First and foremost, there truly is just something about a burger and a brew. Take a classic, unpolished cheddar burger doused with ketchup and a Budweiser by your side, or an organic blend of brisket and chuck from a grass-fed, free-range cow with a rich, malty Belgian Tripel. Either way, there is little wrong to do.
But while there may arguably be a wider margin for error, a glass of wine, as though I had almost forgotten, can extract a melange of flavors from that half-pound burger that will leave you in a muddled state of disbelief and euphoria both at once.
Aside from the obvious empty calories beer has to offer, especially when coupled with a burger that has the potential to satisfy an appetite for days, there are many other factors unrelated to health that lead to me often choosing wine over beer with a burger. Perhaps as someone who rarely indulges in soda, I may be a bit biased but content to say that the carbonation of beer takes away from the mouthfeel acquired with the wine and meat. The velvety sensation that occurs when drinking a California Red Zinfandel with a perfectly cooked, medium-rare burger (condolences to those who favor a “well done” piece of meat in any fashion) only occurs because of the consistencies and textures of the wine and the burger, respectively. The sort of melt-in-your-mouth burger with just enough fat and not an obscene amount of leanness yearns for the sort of companion capable of showcasing the flavors of the burger that may never otherwise be experienced. The bold, luscious fruit and pleasing zest characteristic of Zinfandel that’s obtained from ancient vines exemplifies countless flavor profiles, especially after even just one bite of the burger, and adds to the number of basic tastes (sweet, salty, bitter, tart, umami) that you’re absorbing all in one set of ‘drink, eat, drink.’

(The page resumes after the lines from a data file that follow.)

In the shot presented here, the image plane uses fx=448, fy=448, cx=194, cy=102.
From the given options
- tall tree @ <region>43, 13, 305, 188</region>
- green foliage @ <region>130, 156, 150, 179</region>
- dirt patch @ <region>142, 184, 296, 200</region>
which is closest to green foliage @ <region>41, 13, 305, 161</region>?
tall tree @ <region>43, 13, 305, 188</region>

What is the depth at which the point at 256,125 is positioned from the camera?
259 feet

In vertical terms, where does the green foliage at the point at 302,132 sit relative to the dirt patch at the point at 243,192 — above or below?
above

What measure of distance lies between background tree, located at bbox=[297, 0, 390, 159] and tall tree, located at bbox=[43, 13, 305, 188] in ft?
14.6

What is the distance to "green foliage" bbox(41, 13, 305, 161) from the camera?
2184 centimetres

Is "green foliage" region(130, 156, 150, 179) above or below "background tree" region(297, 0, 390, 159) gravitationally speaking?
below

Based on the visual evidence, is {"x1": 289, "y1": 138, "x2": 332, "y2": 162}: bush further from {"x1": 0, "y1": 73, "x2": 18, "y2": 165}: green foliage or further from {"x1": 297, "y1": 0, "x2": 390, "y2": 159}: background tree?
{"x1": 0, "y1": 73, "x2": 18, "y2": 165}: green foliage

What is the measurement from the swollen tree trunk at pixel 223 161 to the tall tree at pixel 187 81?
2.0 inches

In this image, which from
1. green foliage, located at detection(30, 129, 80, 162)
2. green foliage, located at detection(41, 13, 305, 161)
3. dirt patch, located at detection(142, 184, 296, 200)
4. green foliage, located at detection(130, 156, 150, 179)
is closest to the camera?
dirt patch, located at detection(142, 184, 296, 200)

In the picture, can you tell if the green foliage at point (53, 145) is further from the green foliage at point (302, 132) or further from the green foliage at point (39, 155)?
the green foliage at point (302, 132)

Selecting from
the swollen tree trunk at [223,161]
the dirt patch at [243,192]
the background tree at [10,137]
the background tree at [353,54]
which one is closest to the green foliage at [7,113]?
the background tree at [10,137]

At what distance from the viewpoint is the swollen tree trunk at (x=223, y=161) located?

The Zinfandel example is just one of virtually infinite others. Certain wine grapes possess certain characteristics, and when you take into consideration how many different paths there are to choose from when making or ordering a burger, the options become limitless. I love the idea of a wine that can indisputably hold its own, and in particular against the likes of an intimidating burger. But even a refined, delicate Pinot Noir can be of great elegance when matched with a modest burger showing finesse and earthy flavors. If you were able to provide me with a beer that could compliment a burger topped with sautéed mushrooms more perfectly and effortlessly than a Pinot Noir from Burgundy, France, I would have a much more difficult time trying to persuade you.
Bottom line: there’s no more enjoyable vice to immerse yourself in than chasing a juicy burger with alcohol. If you ‘re looking splurge on a $35 burger topped with foie gras, making homemade patties stuffed with bacon and cheese, or making an emergency Five Guys stop on your way home, I have a strong feeling you’ll be satisfied with the inarguable remarkability that is beer. But you just might be surprised how satisfied you’d be with the glass of wine that fits the occasion like a glove.